***** PASSAGE FOR REVIEW
Once the connections are saved, to setup the monitored servers, go to Configuration | Monitored servers. On that page, you can switch between Base Monitors and assign each of the monitored servers to a specific Base Monitor, as shown in Figure 6.
There are some basic requirements for setting up multiple Base Monitors. For example, all base monitors, and the Web Server, should be running the same version of SQL Monitor; you’ll see an error if you try to connect from a web server to a base monitor that is a different version. You can find other troubleshooting advice in the documentation, as well as guidance on how to upgrade SQL Monitor, when running multiple base monitors.
Monitoring large estates using distributed monitoring
A classic trap that catches some monitoring solutions, especially manual solutions, is that as they grow, they become heavyweight, and intrusive, collecting an ever-growing stream of highly detailed metrics. They install agents that run complex, heavyweight queries, or set trace flags to capture ‘verbose output’, or request ‘specialist’ metrics that SQL Server can collect only by scanning every page in the source table. While a DBA might find it useful to have in-depth data for every metric, it’s only manageable when monitoring a small number of databases; this monitoring strategy doesn’t scale. Also, it increases substantially the danger of the observer effect, where the act of collecting performance data from a target server affects the performance of that server.
By contrast, SQM has been designed and tuned to minimize the impact of diagnostic data collection on the monitored servers, and to allow SQM to scale smoothly to monitor large number of SQL Server instances. It installs no agents on the target servers. By default, it collects a carefully curated set of data required to catch and diagnose common SQL Server-related problems, rather than gathering large volumes of data which is unlikely to be of value. It doesn’t collect detailed profiling data, by default, but does allow you to turn it on for limited periods as required. If a metric is known to have a high collection overhead (such as index fragmentation, for example), SQM collects it only infrequently, but again allows you to configure this.
Overall, you can expect SQM to collect only around 150-450 MB of data per day for a typical server hosting a single SQL Server instance, depending on the number of databases per instance, and the workload running on the server. SQM stores the text of SQL statements, the details of blocking processes, and query plans, as well as the alerts. If the server is subject to many requests per second, and especially if the workload includes frequent “large-scale”, reporting style queries, then the volume of data collected will be higher.
All of this means that even the single base monitor architecture, as described in figure 1, will typically scale to around 200 servers. Beyond that, the speed and responsiveness of SQL Monitor will start to degrade, due to the bottleneck of having a single service orchestrate the collection of data from so many servers, and write all the data to a single SQL Monitor repository.
Of course, If you have more than 200 servers to monitor, then they’re likely to be in a network configuration that makes multiple base monitors more appropriate anyway, but a useful side-effect is that you can now scale smoothly to monitor very large estates, with up to 200 servers in each network location.
If your SQL Server estate is distributed across different, isolated networks, or your server estate is very large (>200 servers), or both, then you need a distributed monitoring solution. It is very easy to set up multiple base monitors in SQL Monitor, and it will allow you to collect all of the diagnostic data you need, securely, and then to manage the monitoring and alerting and performance troubleshooting for your entire SQL Server estate, from a single web UI.
**********
***** SOURCE MATERIAL
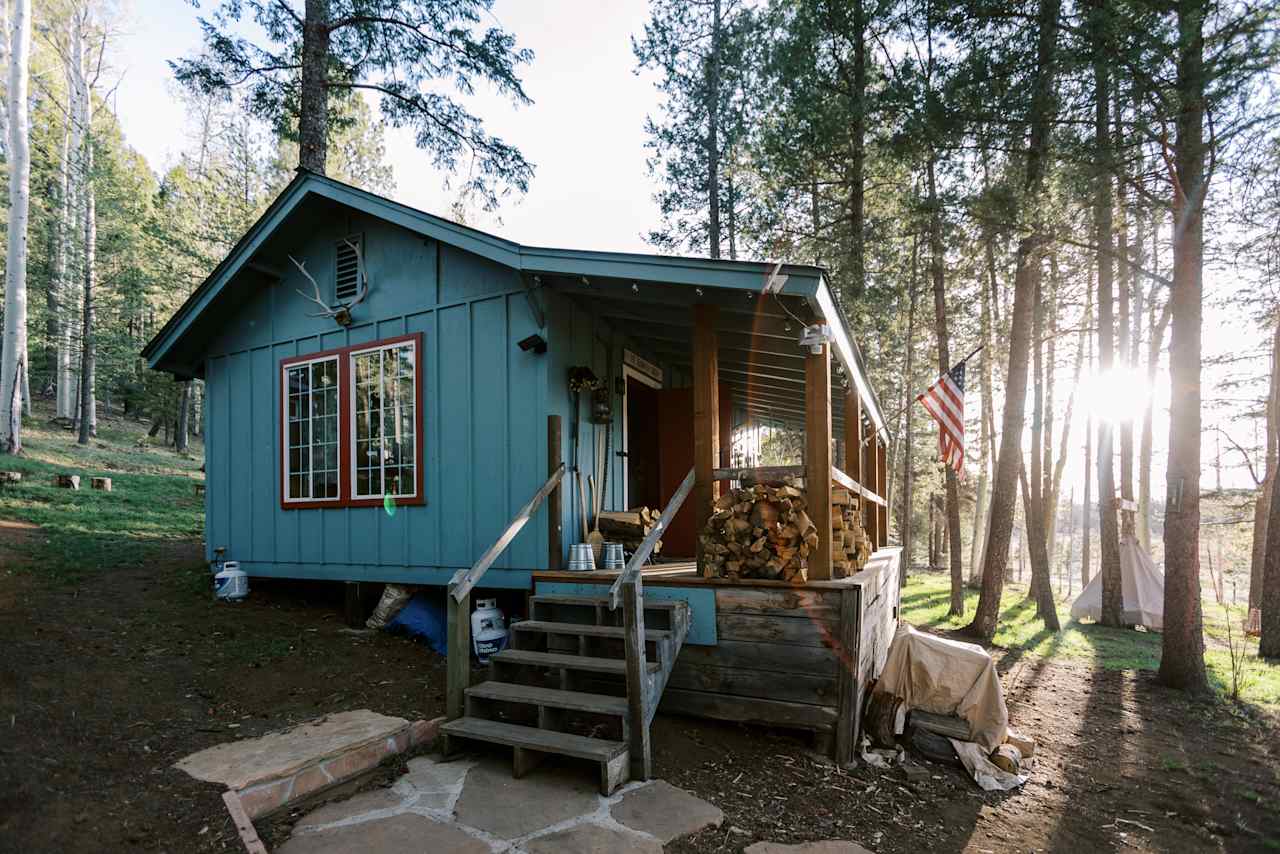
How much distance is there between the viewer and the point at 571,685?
404 cm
**********
- **GOAL OF THE EXERCISE**
Answer these questions from the text on distributed monitoring in SQL Monitor:
(a) What must all base monitors and the Web Server be running?
(b) About how much data per day does SQM collect for a typical server hosting a single SQL Server instance?
(c) To about how many servers will the single base monitor architecture typically scale?

- **SOLUTION TO THIS EXERCISE**
(a) The same version of SQL Monitor.
(b) Around 150-450 MB.
(c) Around 200 servers.